Basically, she’s still tactically leaving room for the Vietnamese authorities to save face by just letting her go as British press such as The Independent reported on Wednesday, October 29, 2025, that British Prime Minister Keir Starmer is being urged to raise the issue when Mr To Lam, Vietnamese Communist Party Secretary-General, visits London.
Veteran Bangkok-based human rights defender Phil Robertson told me this week in an interview for Khaosod English that the journalist has been asked to formally acknowledge her participation in the writing of 18 articles on the BBC Vietnamese-language service.
“At the end, the MPS [Ministry of Public Security] officials compelled her to sign 18 of her past articles, formally acknowledging her involvement in writing them — which is precisely what officials preparing a possible criminal charge would do,” Robertson told me.
Robertson added that: “There’s no doubt that they are using her as a hostage to intimidate the other reporters at the Bangkok-based BBC Vietnamese service, which reports daily in Vietnamese language about what is happening in the country. This is particularly important to the ruling Communist Party which is preparing for its major national Congress in Hanoi in January 2026.”
Let us call a spade a spade. In a country with very limited press freedom like Vietnam, the Vietnamese authorities must either perceive her as a spreader of ‘disinformation’ about Vietnam, or a spy, or both – thus a traitor.
Even in Thailand, some ultra-conservative hold such views towards Thai NGOs, or Thai NGOs funded by foreign NGOs or governments, as well as some Thai journalists working for foreign news agencies, perceiving them as their enemies, a traitor even.
The fact that this journalist is particularly known for her support of press freedom and freedom of expression only makes it worse.

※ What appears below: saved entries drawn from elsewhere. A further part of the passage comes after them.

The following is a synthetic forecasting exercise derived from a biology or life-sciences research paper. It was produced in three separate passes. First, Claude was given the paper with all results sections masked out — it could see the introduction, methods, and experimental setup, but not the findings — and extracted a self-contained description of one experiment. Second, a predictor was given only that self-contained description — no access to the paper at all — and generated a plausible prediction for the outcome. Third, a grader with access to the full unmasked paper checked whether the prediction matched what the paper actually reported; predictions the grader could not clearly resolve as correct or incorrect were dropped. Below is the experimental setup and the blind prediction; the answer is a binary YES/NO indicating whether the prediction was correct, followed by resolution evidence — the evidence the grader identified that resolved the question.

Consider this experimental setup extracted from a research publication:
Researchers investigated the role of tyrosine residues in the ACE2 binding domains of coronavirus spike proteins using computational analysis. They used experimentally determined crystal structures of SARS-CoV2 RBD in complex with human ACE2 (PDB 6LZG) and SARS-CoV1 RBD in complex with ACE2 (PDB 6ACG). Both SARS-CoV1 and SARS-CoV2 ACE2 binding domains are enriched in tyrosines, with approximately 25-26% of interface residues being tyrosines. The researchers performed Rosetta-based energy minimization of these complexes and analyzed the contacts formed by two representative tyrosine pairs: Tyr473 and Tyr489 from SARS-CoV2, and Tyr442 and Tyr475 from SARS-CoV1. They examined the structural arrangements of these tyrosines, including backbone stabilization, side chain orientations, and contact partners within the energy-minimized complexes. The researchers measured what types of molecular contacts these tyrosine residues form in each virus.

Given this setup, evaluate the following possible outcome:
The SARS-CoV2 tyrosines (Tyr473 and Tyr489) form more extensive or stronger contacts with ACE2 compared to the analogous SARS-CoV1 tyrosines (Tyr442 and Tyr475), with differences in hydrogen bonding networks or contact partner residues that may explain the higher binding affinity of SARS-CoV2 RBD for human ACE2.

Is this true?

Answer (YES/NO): YES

According to the Paris-based Reporters Without Borders (RSF), Vietnam ranks 173rd out of 180 countries in the 2025 World Press Freedom Index – one of the worst countries for press freedom in the world and it’s among the world’s top jailers of journalists. (Thailand is ranked at Number 85 out of 180 countries, although as a responder to RSF’s annual survey on Thailand, I think Thailand is overrated, but that’s for another story)
“Vietnam’s traditional media are closely controlled by the single party. Independent reporters and bloggers are often jailed, making Vietnam one of the world’s biggest prisons for journalists,” RSF stated, adding that at present, 28 journalists are incarcerated. “Independent bloggers and journalists are the only sources of freely reported news and information in a country where all the media follow orders from the Communist Party, in power since 1954 in the North and since 1975 in the South. With 86.4 million users – the seventh highest number in the world – Facebook is Vietnam’s most popular online platform and serves as a major tool for circulating news and information.”

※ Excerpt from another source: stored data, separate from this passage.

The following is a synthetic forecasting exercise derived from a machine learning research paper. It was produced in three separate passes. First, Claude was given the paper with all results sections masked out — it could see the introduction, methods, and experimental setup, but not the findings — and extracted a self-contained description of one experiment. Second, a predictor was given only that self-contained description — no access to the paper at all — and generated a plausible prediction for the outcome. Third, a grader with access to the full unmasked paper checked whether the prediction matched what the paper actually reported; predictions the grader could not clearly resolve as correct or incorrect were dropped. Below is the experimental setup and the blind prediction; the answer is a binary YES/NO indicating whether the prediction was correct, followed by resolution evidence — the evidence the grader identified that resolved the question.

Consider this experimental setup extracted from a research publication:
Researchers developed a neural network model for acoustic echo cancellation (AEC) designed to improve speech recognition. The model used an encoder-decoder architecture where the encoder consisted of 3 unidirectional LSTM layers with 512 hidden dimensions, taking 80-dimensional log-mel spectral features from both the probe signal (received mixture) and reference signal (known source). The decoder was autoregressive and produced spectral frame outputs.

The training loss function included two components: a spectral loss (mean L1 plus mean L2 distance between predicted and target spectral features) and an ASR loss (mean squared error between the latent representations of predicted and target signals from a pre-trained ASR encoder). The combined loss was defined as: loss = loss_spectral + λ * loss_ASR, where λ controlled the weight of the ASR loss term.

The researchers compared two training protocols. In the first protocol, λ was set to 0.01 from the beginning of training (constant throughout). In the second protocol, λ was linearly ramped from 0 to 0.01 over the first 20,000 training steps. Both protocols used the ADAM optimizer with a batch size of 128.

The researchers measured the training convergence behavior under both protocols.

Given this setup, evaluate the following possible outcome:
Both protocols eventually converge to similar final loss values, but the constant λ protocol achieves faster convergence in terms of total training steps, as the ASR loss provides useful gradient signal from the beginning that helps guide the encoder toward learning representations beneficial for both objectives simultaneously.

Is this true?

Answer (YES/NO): NO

While the BBC earlier this week issued a statement calling for the Vietnamese authorities to allow the journalist to return to Thailand to work, I think any expectations must also be tamed by the ugly realities.

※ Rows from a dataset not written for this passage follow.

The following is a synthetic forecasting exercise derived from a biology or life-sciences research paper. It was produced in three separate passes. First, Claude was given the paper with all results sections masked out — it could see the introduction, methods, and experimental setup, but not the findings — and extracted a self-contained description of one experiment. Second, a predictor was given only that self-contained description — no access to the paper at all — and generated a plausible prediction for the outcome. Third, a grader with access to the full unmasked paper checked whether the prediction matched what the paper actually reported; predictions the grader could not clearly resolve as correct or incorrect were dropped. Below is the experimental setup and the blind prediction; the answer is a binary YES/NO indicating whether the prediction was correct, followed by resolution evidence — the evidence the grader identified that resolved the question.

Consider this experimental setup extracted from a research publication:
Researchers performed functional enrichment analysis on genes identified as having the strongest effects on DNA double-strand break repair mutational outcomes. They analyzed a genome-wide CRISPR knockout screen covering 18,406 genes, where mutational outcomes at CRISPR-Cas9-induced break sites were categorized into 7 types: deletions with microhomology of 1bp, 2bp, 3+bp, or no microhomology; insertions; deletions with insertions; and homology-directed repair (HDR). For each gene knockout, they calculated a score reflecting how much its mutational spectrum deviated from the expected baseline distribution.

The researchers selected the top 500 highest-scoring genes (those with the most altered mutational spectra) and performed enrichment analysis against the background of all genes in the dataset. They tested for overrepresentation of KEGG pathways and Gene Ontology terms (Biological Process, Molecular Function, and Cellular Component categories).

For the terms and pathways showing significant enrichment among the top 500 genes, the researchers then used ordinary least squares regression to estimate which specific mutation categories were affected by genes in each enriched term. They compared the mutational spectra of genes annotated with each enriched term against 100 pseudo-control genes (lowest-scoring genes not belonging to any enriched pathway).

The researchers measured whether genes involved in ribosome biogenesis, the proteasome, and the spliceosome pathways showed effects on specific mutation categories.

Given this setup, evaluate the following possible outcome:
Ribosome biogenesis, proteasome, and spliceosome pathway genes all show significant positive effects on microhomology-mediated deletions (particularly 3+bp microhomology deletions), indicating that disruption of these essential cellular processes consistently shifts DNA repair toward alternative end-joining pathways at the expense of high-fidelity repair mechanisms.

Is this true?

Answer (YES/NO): NO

Back in 2017, three years after the European Union (EU) downgraded its relationship with Thailand due to the May 2014 military coup which was led by Gen Prayut Chan-o-cha, it had decided to pursue gradual political re-engagement. I recalled that while attending a diplomatic function at the Sukhothai Hotel in Bangkok in December that year, a diplomat from one of the Northern European Embassies told me that the EU has decided that it made no sense to continue limiting the ties with the Thai military junta as the human rights situation is much more repressive in Vietnam and yet the EU maintains a normal relationship with Hanoi.
Back to the issue of the unidentified Vietnamese journalist, since she works for the BBC, which is one of the most influential global media organisations and a British public broadcaster, her case will be a test of will of not just the BBC but the British government itself.
I can only wish her ample fortitude.